Chicago – Chicago Transit Authority :: Rockhistory

Baby, what a big surprise: seit nunmehr eineinhalb Jahren zählt Chicago aus Chicago hierzulande zu den gefragtesten Rockbands und rangiert mit schöner Regelmäßigkeit in den deutschen Hitlisten. Solcher Erfolg animierte vor einigen Monaten mal einen NDR-Redakteur, bei der CBS anzufragen, ob es von dieser tollen US-Band denn auch noch ältere Platten gebe. Nun, dem Manne (ob er seinen Job wohl noch hat?) kann geholfen werden: Vor knapp zehn Jahren warfen sieben selbstbewußte Musiker die erste Chicago-LP auf den Markt, und zwar gleich in Form eines Doppelalbums. Das war seinerzeit eine Sensation, aber berechtigt: zwei Plattenseiten hätten diese geballte Ladung Jazz-Rock kaum festhalten können.

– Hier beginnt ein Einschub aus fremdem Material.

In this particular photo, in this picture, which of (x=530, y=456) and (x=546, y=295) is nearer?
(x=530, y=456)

1968 und ’69 gelten als die wichtigsten Jahre für die stilistische Ausbreitung der Rockmusik: die Bands drängten damals mit rasantem Tempo in neue Bereiche und experimentierten, was das Zeug hielt. Die Gruppe Chicago hatte sich – ähnlich wie Blood, Sweat & Tears – vorgenommen, die traditionelle Feindschaft zwischen Jazz und Rock zu begraben; Jazzmusiker wie Miles Davis und seine Jünger (John McLaughlin, Joe Zawinul und Chick Corea zum Beispiel) kamen ihnen von der anderen Seite her entgegen. Mit gepflegtem Unterhaltungsrock a la „If You Leave Me Now“ hatte Chicago 1969 allerdings nichts im Sinn: „CTA“ war gespickt mit ekstatischen Gitarrenläufen, aufreizenden Gesangsparts, hypnotischen Bläsereinsätzen und loderndem Perkussionsfeuer. Die Motorik, die Gesangstechnik und das Instrumentarium der Rockmusik verbanden sich hier mit der Freiheit zur Improvisation, dem ungezwungenen Umgang mit Tonarten und Harmonien und dem heißen Sound der Blechblasinstrumente, die für den Jazz typisch sind.

Frischgebackene Chicago-Fans brauchen wohl ein wenig Mut, um zu den Sound-Ausbrüchen der frühen Jahre vorzudringen. Aber es waren nun mal nicht die wohltemperierten Fingerübungen der Neuzeit, sondern Songs wie „I’m A Man“ oder „Does Anybody Really Know What Time It Is“, die Chicagos herausragende Stellung in der Rockgeschichte markiert haben.